* Prompt: Substitute "Living Room" for "Dining Room" in the rows starting at the first one and ending at the one containing "F2 lightning Race", leaving everything else unchanged. Give those rows again without the pictures.
Segment Start: Record excerpts
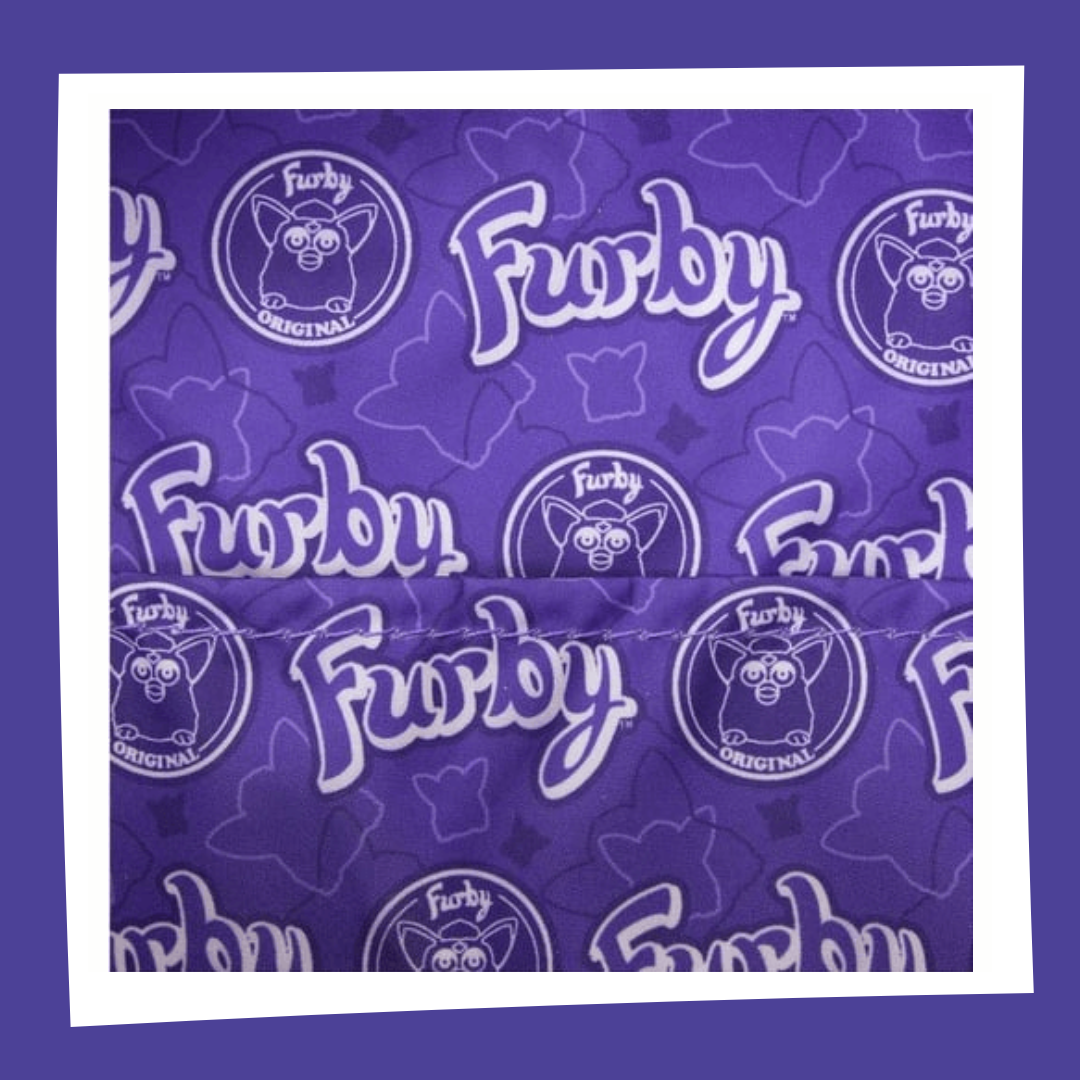 HASBRO - Furby - Mini Sac à Dos LoungeFly
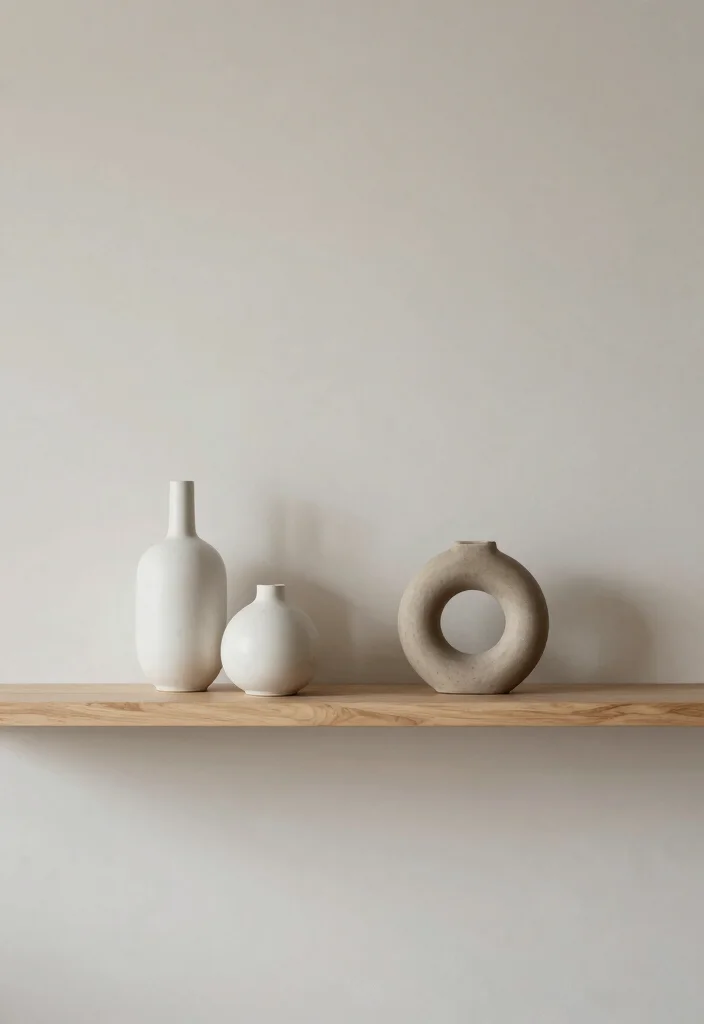 14 Dining Room Shelf Decor Ideas That Impress Guests 52 14 Dining Room Shelf Decor Ideas That Impress Guests - 12. Minimalist Approach 1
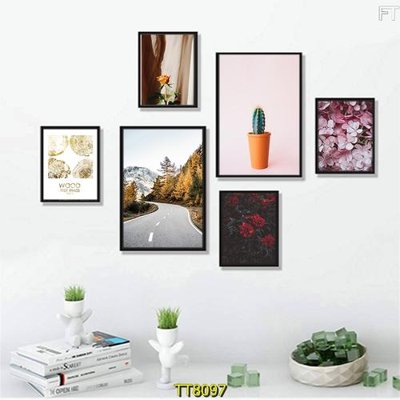 Tải file File tranh bộ 6 tấm TT80097 (gốc) để in ấn ngay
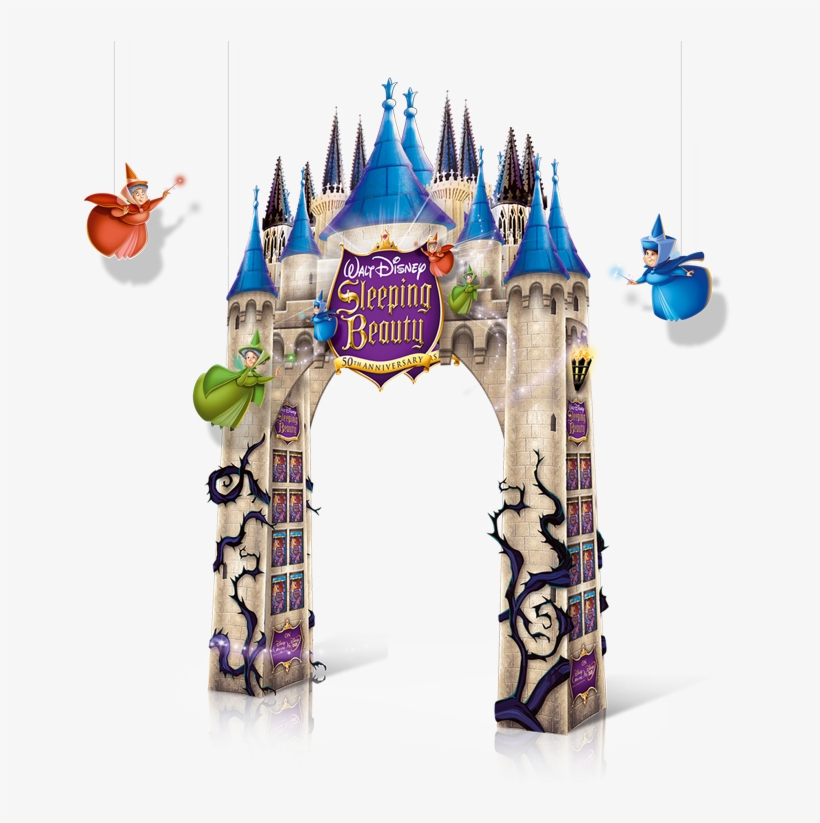 Sspace Pos Sleeping Beauty - Sleeping Beauty Dvd Cover, transparent png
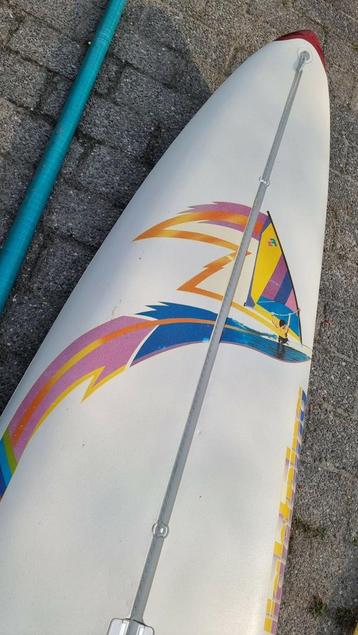 F2 lightning Race board classic zwaard giek mast  beschikbaar voor biedingen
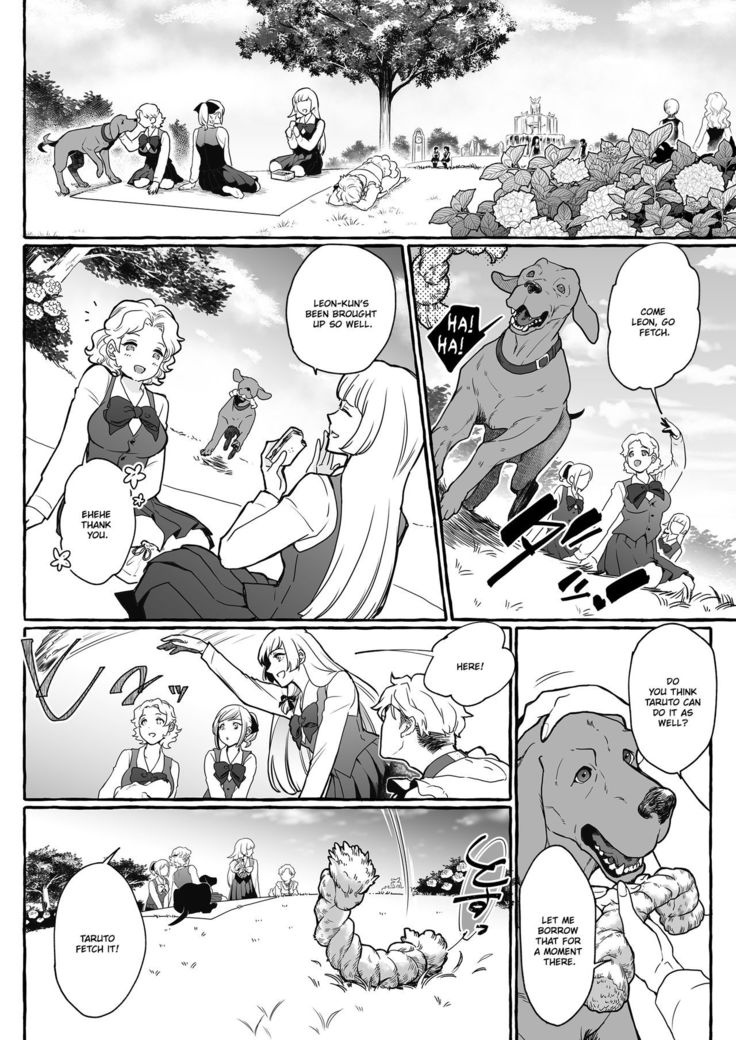 Osu Inu Ni Metorareta Otoko ~ Teishuku Na Hanayome Inu No Sodatekata ~ | He's Set up with a Dog ~How to Raise a Loyal Bitch Bride~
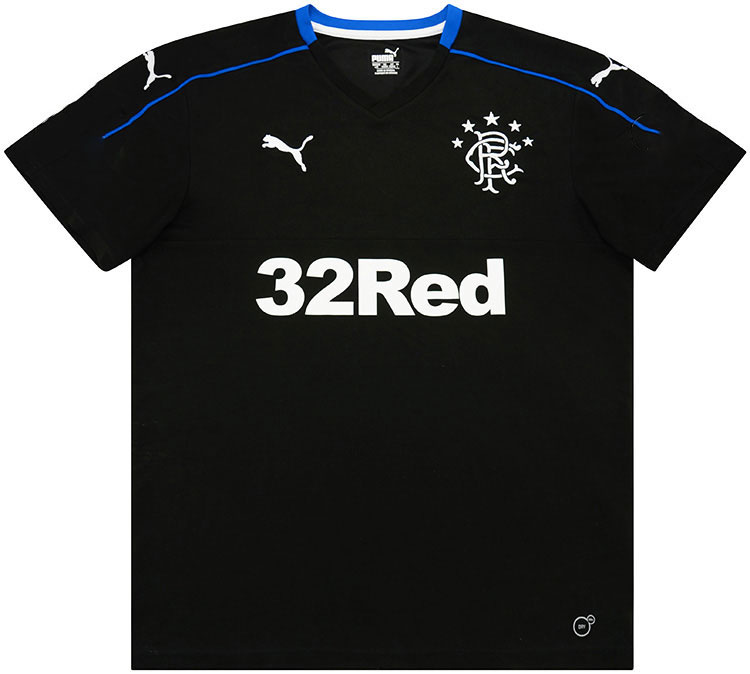 2017-18 Rangers Third Shirt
Segment End: Record excerpts
* Reply to the exercise:
 HASBRO - Furby - Mini Sac à Dos LoungeFly
 14 Living Room Shelf Decor Ideas That Impress Guests 52 14 Living Room Shelf Decor Ideas That Impress Guests - 12. Minimalist Approach 1
 Tải file File tranh bộ 6 tấm TT80097 (gốc) để in ấn ngay
 Sspace Pos Sleeping Beauty - Sleeping Beauty Dvd Cover, transparent png
 F2 lightning Race board classic zwaard giek mast  beschikbaar voor biedingen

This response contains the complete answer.